所给摘录:
=-=-=-=-=

在一些可能的实现方式中,多个训练节点中的每个训练节点包括至少一个加速卡。训练任务的任务类型为数据并行训练类型时,由于各加速卡会进行数据交换,以保持数据一致性,因此,保存策略可以为保存至少一个加速卡中任一个非故障卡上的故障文件,如此可以避免重复保存,减少存储资源占用。训练任务的任务类型为模型并行训练类型时,由于各加速卡是对模型的不同部分进行训练,因此,保存策略可以为保存所述至少一个加速卡中多个非故障卡上的故障文件,例如是保存所有非故障卡上的故障文件,如此可以实现尽可能全面地保留故障发生时的迭代轮次的训练结果,避免基于大量样本数据重新启动该迭代轮次的训练。

=-=-=-=-=

所示各行:
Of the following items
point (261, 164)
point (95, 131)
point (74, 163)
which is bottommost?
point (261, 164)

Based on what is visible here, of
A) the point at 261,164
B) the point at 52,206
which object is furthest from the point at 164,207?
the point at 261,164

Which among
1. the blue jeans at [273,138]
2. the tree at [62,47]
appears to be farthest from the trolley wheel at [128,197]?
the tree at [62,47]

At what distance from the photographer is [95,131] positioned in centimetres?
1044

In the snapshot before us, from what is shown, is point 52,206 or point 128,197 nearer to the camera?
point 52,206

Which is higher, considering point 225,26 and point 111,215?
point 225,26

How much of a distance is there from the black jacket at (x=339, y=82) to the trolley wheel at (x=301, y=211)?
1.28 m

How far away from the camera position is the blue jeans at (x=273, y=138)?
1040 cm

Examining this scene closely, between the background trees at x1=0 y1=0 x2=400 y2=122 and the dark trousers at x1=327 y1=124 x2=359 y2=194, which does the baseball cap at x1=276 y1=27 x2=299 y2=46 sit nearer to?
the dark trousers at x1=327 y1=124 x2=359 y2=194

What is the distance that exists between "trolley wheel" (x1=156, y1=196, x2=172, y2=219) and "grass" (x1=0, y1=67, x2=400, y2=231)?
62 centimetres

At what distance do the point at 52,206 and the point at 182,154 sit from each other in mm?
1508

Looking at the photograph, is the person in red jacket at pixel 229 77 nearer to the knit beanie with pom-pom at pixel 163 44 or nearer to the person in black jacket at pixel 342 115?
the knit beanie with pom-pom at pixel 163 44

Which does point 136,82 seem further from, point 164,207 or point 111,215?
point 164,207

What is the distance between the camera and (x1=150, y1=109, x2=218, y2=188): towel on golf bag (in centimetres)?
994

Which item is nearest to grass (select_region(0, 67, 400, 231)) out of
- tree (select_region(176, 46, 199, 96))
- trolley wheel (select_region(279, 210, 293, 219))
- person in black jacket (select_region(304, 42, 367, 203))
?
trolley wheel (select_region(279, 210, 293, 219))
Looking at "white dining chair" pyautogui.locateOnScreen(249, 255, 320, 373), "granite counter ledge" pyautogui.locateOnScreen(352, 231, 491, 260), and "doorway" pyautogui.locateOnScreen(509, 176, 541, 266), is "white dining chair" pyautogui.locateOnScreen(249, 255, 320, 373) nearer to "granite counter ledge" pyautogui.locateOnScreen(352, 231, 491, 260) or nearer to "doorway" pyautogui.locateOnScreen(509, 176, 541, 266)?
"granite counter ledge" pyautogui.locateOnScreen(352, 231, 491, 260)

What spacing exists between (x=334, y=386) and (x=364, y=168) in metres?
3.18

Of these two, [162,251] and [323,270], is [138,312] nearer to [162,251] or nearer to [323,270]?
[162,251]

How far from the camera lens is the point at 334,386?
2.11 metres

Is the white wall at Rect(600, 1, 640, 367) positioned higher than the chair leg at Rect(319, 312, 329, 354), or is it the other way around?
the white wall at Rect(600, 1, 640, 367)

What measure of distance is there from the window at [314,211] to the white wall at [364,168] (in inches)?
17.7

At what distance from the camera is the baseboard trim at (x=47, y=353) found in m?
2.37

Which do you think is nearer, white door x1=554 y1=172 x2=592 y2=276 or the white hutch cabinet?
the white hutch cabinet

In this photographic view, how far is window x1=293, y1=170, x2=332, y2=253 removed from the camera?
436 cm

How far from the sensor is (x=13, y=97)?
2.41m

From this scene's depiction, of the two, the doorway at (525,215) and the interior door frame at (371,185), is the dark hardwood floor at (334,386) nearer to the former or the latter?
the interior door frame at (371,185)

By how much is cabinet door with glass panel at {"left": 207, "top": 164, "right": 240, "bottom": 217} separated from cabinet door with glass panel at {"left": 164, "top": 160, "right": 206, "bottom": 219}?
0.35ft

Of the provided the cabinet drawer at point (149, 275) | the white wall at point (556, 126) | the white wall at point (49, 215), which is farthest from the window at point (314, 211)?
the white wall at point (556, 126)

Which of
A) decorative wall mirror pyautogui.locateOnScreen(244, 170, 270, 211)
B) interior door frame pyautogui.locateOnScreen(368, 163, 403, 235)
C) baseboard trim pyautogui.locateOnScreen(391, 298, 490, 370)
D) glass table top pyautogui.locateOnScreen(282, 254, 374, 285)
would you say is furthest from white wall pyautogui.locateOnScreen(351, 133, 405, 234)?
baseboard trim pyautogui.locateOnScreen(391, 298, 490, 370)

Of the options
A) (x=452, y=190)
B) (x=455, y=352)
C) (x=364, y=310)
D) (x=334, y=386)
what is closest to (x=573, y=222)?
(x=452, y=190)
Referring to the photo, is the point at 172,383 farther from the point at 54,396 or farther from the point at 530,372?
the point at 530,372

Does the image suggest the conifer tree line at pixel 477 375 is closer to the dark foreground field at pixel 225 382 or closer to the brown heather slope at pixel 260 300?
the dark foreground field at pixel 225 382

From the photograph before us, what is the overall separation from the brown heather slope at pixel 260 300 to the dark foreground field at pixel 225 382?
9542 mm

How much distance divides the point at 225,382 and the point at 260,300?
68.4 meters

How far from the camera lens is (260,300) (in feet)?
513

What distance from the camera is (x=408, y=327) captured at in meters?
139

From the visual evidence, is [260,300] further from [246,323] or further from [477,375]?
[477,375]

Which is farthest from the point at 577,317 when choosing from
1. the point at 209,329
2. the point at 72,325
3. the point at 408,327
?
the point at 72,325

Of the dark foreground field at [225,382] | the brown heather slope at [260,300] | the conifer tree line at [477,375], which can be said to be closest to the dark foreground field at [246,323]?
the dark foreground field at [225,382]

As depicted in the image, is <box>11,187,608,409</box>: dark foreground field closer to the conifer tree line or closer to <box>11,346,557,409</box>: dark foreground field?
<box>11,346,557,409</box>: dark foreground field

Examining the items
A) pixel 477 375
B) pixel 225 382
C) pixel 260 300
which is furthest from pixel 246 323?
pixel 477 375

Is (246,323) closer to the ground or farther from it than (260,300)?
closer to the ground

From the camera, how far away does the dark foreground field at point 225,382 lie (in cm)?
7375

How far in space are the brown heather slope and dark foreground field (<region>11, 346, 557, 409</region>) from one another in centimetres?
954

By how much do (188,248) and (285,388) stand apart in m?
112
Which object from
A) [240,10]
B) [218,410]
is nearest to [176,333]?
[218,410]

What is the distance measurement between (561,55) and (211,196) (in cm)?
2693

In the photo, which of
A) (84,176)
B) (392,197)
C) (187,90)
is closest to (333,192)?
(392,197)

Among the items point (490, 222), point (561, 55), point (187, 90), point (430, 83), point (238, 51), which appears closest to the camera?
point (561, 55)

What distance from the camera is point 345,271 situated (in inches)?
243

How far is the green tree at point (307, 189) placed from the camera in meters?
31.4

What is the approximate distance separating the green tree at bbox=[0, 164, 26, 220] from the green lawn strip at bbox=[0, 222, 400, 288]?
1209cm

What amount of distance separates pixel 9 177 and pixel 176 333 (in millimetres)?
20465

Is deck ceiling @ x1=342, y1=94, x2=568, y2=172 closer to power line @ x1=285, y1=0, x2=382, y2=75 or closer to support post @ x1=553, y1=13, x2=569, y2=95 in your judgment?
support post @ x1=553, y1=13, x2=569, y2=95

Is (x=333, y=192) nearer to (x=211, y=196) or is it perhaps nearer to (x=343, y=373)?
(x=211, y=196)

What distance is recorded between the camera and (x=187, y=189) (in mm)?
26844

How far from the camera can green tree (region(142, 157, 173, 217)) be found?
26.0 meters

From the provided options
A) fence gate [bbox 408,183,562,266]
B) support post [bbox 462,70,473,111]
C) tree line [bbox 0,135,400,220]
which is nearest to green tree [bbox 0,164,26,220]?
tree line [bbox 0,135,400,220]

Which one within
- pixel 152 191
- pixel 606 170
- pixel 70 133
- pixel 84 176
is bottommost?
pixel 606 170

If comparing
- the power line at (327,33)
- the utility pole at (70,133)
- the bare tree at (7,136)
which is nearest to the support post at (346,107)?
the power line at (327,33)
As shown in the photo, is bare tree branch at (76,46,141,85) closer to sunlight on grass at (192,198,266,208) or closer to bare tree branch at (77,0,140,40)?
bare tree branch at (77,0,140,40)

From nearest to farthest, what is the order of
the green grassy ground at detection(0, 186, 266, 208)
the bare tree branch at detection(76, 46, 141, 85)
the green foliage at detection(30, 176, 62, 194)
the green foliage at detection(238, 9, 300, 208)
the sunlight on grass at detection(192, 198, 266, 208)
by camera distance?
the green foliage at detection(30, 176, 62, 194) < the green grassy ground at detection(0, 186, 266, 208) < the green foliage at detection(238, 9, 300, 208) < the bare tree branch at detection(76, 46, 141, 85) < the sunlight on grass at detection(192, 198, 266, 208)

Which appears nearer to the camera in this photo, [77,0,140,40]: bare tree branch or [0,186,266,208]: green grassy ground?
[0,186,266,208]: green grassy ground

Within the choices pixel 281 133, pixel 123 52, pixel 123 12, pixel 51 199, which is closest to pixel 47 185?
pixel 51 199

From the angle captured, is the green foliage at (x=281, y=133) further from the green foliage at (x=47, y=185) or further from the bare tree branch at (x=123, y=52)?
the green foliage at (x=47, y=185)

=-=-=-=-=

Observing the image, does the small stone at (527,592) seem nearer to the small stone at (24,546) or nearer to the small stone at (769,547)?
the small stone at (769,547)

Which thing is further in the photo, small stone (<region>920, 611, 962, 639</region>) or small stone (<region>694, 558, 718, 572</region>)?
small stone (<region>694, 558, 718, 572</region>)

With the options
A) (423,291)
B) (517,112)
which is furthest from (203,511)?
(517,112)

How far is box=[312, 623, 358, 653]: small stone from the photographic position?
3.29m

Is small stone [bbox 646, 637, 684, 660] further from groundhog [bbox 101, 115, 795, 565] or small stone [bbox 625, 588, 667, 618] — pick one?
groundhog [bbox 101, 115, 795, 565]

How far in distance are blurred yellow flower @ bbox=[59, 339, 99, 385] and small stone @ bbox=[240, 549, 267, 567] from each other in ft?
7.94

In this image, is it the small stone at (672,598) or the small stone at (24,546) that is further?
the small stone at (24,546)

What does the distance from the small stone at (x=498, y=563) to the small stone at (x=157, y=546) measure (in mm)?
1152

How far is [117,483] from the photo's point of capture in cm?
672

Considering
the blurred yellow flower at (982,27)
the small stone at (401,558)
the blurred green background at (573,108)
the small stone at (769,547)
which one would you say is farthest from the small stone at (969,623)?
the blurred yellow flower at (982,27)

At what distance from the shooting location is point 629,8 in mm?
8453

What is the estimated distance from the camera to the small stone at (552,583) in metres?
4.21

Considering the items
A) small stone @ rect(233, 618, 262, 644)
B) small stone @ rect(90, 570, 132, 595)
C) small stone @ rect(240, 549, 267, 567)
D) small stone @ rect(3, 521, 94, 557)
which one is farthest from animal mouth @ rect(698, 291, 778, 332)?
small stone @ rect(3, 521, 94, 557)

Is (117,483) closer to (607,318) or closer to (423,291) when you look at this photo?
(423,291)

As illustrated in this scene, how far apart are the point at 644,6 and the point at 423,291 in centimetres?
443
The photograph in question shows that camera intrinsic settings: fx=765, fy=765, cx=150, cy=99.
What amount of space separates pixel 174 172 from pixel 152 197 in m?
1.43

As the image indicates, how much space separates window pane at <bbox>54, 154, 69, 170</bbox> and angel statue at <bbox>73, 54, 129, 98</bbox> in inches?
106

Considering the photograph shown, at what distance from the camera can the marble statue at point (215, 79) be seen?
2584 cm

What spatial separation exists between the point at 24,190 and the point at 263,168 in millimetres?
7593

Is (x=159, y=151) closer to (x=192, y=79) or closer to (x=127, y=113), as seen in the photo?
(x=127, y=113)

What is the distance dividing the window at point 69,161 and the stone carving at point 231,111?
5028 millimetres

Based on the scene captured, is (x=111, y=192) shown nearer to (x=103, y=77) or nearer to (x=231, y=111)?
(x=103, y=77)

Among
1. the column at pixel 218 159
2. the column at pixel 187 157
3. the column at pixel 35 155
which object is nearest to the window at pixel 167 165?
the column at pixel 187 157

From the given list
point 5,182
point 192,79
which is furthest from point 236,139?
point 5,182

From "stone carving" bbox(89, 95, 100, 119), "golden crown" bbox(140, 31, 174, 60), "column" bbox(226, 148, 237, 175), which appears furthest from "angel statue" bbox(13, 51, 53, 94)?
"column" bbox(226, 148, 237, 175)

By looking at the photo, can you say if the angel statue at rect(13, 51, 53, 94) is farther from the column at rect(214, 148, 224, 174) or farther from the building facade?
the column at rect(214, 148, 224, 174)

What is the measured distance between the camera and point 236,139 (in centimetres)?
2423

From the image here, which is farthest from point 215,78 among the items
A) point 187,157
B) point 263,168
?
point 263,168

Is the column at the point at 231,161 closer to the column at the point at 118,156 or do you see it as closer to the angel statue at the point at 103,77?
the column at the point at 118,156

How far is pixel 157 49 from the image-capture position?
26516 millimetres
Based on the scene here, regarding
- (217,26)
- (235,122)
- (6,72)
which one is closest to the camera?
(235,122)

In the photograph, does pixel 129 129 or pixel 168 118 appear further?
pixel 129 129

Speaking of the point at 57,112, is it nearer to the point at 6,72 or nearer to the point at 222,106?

=-=-=-=-=

执行任务: 根据所给摘录,当训练任务的任务类型为数据并行训练类型时,保存策略可以是什么?

任务解答: 保存至少一个加速卡中任一个非故障卡上的故障文件。